Evaluating an Affiliate Marketing Program
Thursday, February 4, 2010
One of the most challenging skills for a new affiliate is to learn how to look at an affiliate marketing program and figure out if it has a good chance of being profitable. Although it will take some trial and error to become reasonably accurate in your judgments, there are a few things you can do to shorten the learning curve.
- Decide what promotional method you’ll be using. If you’re using SEO or social media, the “cost” of a conversion may actually be quite low in terms of money spent. On the other hand, if you’re using AdWords, it’s going to be very difficult to profitably promote $1/lead offers without losing money.
- Determine how competitive the niche is. Competitive offers can be more expensive to promote, since other advertisers drive up the advertising costs.

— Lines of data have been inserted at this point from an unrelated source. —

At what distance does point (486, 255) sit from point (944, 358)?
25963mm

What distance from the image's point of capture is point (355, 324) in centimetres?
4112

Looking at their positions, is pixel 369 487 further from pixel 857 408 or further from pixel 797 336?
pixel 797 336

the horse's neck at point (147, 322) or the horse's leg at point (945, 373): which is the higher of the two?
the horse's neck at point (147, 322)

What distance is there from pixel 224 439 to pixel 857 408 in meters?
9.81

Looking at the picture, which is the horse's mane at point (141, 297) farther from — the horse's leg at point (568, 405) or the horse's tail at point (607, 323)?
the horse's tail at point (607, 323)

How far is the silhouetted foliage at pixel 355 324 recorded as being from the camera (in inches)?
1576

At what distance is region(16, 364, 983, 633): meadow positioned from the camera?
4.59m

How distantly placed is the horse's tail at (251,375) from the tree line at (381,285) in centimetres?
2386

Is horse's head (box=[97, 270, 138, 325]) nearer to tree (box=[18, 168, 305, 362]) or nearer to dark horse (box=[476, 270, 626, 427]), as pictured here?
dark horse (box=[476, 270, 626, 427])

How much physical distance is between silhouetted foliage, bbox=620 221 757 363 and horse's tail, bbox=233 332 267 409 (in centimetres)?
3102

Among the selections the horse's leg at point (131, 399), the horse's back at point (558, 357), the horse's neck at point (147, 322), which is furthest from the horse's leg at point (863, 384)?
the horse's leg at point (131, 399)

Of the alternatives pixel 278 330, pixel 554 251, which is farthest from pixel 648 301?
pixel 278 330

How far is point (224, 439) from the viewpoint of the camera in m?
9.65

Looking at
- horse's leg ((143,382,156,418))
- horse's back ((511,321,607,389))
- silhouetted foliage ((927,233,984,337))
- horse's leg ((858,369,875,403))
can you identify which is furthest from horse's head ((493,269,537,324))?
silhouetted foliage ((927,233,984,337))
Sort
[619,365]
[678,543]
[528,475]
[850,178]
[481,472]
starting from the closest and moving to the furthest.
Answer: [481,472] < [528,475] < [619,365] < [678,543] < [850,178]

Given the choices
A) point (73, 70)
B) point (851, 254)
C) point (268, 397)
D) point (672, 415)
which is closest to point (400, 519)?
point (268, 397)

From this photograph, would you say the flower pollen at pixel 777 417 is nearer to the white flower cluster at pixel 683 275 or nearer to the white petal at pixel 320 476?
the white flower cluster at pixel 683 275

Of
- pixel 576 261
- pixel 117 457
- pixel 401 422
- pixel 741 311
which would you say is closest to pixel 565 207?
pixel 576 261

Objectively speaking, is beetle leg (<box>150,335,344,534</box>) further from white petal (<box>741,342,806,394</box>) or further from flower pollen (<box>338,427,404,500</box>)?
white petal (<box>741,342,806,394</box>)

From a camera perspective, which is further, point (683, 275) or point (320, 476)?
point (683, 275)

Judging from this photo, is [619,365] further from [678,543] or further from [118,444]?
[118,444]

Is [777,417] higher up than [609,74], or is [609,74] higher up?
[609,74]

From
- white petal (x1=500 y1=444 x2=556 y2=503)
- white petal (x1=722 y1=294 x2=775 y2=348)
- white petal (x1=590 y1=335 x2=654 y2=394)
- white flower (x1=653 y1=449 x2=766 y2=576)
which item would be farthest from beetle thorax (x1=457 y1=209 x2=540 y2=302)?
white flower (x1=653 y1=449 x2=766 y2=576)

- Come up with an estimated cost per conversion. This is where it gets tricky, but that doesn’t mean you shouldn’t try. Figure out approximately what you’ll expect to pay per click (even if you’re advertising on a CPM basis), then try to get a realistic idea of the conversion rate you can expect. In per sale situations, 1-3% is a good place to start your estimates. For per-lead offers, try 10-15%. The exception would be if you have extremely targeted traffic, and in those cases your conversion rate might be higher.
Even though your initial guesses are probably going to be wildly inaccurate, you’ll get more and more accurate as time goes on. Learning to evaluate afiliate programs ahead of time will save you a lot of money in the long-run, though, even if your accuracy is less than perfect.